Valerio, that special son, was born in 1452 just when Marcello was deciding to retire from public service and was refocusing his energies on learning and the arts. In chapters five and six King again returns to examine the bond between Valerio and his father which resulted in the father's inconsolable grief and refusal to accept the reality of his son's death. Valerio, crudely put, was born at the right moment in his father's life, at a time when Marcello had the time, the energy, and the interest to expend on a son. Within the narrative that Marcello ordered created after his son's death, father and son formed an exclusive pairing within the large and extended Marcello household. The exclusivity of this pairing is seen in the complete effacement of Luca, Marcello's wife and Valerio's mother, from the narrative. Marcello assumed all aspects of Luca's maternal role — even figuratively becoming "pregnant" with visions of Valerio before the child's birth. Valerio, even as an infant, instantly recognized that his affection belonged wholly to his father. He rejected his nurse's breast from the moment he saw his father. Father and son in this narrative become as one — the wonder is not that Marcello mourned, but that his consolers would think that his grief could cease.

In this story of father-son bonding, Valerio was the perfect child, intelligent, beautiful, respectful, kind, brave. The litany of virtues is endless and it is no wonder that God should call such an angel back to heaven. As he was a perfect exemplar of the puer senex, so he also was the perfect practitioner of ars moriendi. He faced his death with a cheerful steadiness, peaceful in his conscience. When his father stood by his bed, weeping almost hysterically (and showing no more restraint than a woman), Valerio urged his father to control himself. At the moment of death the roles were reversed, and it was son who instructed the father now in that most difficult task of how to accept death calmly. But Valerio's father was not as apt a pupil as his son had been and he refused to accept the lesson his son and his consolers tried to teach him. Marcello again defied the expected community standards—but this time instead of choosing the hyper-masculine role of the warrior, he became the hysterical griever. King argues, "It was a violation of social order so radical as to amount to an inversion of sexual roles: an abomination" (137). But Marcello in "his" Excusatio refuses to heed his consolers' attempts to reintegrate him back into cultural order, proclaiming his right to defy the gender expectations and push the social and psychological boundaries to their limits.

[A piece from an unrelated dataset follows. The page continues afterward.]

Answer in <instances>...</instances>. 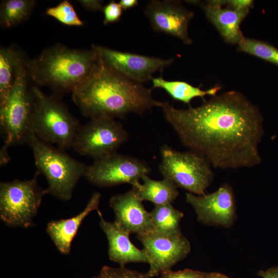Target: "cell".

Although the body of this book accounts for only 200 pages, King has managed to condense into these pages a great mass of information about many subjects, ranging from the histories of various humanist authors to the complete architectural evolution of Monselice, Marcello's country home. There are an additional 129 pages of appendices which trace the genealogy of the Marcello family, describe important monuments mentioned, list the texts written for or to Jacopo Antonio Marcello, and give a detailed chronology. Such a wealth of historical facts, images, names, and stories at times drown King's arguments and would make this a difficult book for an undergraduate or a non-specialist. Nonetheless, anyone with an interest in Renaissance humanist culture and its production of meaning will find this an interesting study.